By Katherine Iliopoulos
Florence Hartmann, a former spokesperson for the Office of the Prosecutor at the International Criminal Tribunal for the Former Yugoslavia, was found guilty of contempt of court by the Tribunal on September 14 and fined 7,000 Euros for disclosing confidential court decisions.
The French journalist was found to have knowingly disclosed the contents and effect of two confidential Appeals Chamber decisions rendered in the Slobodan Milosevic case, which ended prematurely when the accused died in detention in March 2006.
In her 2007 book, Paix et Châtiment (Peace and Punishment) and a subsequent article published by the Bosnian Institute in January 2008, Vital Genocide Documents Concealed, Hartmann revealed that the Appeals Chamber had agreed to grant protective measures over transcripts of meetings of the Serbian Supreme Defence Council (SDC) – which were admitted as evidence during the Milosevic trial – based on the ‘national interests’ of Serbia, which was being sued at the International Court of Justice by Bosnia over the 1995 Srebrenica genocide.

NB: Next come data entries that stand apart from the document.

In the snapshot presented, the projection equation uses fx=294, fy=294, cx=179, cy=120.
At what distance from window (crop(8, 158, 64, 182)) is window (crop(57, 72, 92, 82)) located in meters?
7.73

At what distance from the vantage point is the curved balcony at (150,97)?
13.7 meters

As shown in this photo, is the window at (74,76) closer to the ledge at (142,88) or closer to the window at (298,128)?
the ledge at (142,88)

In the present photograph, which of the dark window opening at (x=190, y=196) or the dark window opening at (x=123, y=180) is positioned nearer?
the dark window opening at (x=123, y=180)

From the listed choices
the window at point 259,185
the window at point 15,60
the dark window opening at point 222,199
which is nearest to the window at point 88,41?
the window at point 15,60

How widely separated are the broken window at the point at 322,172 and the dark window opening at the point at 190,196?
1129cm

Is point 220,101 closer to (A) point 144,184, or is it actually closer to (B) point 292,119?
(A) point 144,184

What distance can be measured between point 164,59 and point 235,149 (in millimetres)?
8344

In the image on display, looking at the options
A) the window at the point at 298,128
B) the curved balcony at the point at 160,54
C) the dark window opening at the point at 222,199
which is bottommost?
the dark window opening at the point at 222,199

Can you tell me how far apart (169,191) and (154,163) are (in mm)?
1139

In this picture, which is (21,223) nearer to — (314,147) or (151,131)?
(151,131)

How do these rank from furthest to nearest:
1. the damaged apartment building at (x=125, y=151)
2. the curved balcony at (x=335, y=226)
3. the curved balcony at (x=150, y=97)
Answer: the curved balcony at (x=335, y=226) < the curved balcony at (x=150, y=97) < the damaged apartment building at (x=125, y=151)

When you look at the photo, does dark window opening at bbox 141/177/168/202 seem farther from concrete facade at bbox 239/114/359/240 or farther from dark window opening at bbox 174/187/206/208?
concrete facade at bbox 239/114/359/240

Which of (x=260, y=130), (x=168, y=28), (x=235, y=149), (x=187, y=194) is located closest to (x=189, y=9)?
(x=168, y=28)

Serbia had only agreed to supply these documents to the Prosecution and the Court on condition that they be the subject of protective measures.
The ICJ ultimately cleared Serbia of responsibility for genocide, but it did rule that it was liable for failing to prevent the genocide, thereby violating its obligations under the Genocide Convention of 1948. Hartmann wrote that many people believed that if the SDC evidence had been made available to the ICJ, it would not have cleared Serbia of responsibility for the genocide.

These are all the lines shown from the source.